Applying an HRTF, on top of another pseudo HRTF created by the head worn device.
No... There is a compensation process. It seems like you might be misunderstanding it...
I'm not sure if this is the right place to discuss this in a crossfeed thread, but since it was mentioned, I'll write about it.
Such virtualization naturally equalizes the headphone/IEM's inherent response curve (including raw measurements). On top of that, a specific response is convolved—nothing more.
That equalization needs to be accurate, and even for the same headphones, it differs from person to person...
Additionally, it seems like you are using the terms HRTF, HRIR, and BRIR interchangeably.
To put it very simply, HRTF is the frequency representation of how you (or someone else) hear sound.
Even if you have an HRTF, without reflections, you cannot perceive distance (HRTF changes with distance, but it only represents the direct sound from a specific angle, which is recorded impulse-HRIR), nor can you perceive spatiality.
I’m not sure to what extent the reverb you’re referring to applies, but it seems that you and I are not talking about the same thing.
In reality, we are always listening to reflections, whether in your room or in the natural forest.
The strength of the reflections, the ratio between direct sound and reflections, the time intervals and density, the overall structure, and the reverberation time all influence auditory and spatial impressions.
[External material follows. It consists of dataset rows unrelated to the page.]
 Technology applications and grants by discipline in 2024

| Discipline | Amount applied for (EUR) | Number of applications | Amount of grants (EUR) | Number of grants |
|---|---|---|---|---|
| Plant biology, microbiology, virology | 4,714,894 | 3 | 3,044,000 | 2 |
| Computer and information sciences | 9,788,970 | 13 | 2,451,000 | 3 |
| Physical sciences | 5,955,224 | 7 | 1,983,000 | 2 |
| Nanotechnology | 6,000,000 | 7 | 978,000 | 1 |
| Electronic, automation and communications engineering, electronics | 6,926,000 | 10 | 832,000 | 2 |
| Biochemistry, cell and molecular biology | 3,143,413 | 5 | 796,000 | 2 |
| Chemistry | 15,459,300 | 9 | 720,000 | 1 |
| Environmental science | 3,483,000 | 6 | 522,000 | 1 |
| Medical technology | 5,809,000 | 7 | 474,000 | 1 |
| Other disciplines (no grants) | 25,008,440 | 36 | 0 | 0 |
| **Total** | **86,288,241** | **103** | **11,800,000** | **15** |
Therefore, it cannot be simply stated that reverb is unnecessary.
Of course, there are differences between personalized HRTFs and generalized HRTFs.
Each person has a different way of hearing, different ears, different physical characteristics, different levels of hearing ability, and even different brain compensation data for interpreting sounds.
However, while these differences can be significant, people also adapt quite well to them.
For example, most modern FPS games incorporate HRTF.
If you doubt its accuracy, it’s natural to question it. But is it so inconsistent that it prevents you from functioning within the game environment? No, it’s not. Most people adapt to such information.
Of course, if you examine it closely, generalized data and personalized, directly measured data are naturally different.
I’ve observed this while calibrating many people's BRIR data, and it indeed varies significantly depending on their physical characteristics.
When I listen to their BRIRs, sometimes I hear sounds as if they are coming from above my head.
And even if I forcibly EQ someone else's BRIR (which includes all HRTFs across the time domain, from direct sound to reflections, as you mentioned), it still doesn’t match what I hear.
While small ITD errors are usually tolerable, ILD errors prevent accurate localization and sometimes even result in spectral distortion. And because our brain is very adept at identifying such subtle issues, it eventually realizes that the sound doesn’t match how we naturally hear in reality, reducing it to a mere sound effect.
However, the important question is not whether it is "wrong" but rather recognizing it as an attempt to apply a common approach to how we hear.
Therefore, while achieving reproduction that matches how we naturally hear in reality is an excellent goal, it cannot be accomplished with a simple crossfeed.
For it to sound like reality, all your HRTFs need to be reflected, from direct sound to early reflections to late reflections, across all angles. When this is done, you can experience sound as you do in reality.
So, if the goal is not to achieve such realism but rather to generate virtual channel information in a binaural state without crosstalk, allowing the brain to perceive a sound that feels more familiar, then while people's characteristics are indeed highly individual, if we evaluate the criteria more broadly, the differences are "not as significant" as one might think.
And these differences tend to manifest as certain "trends."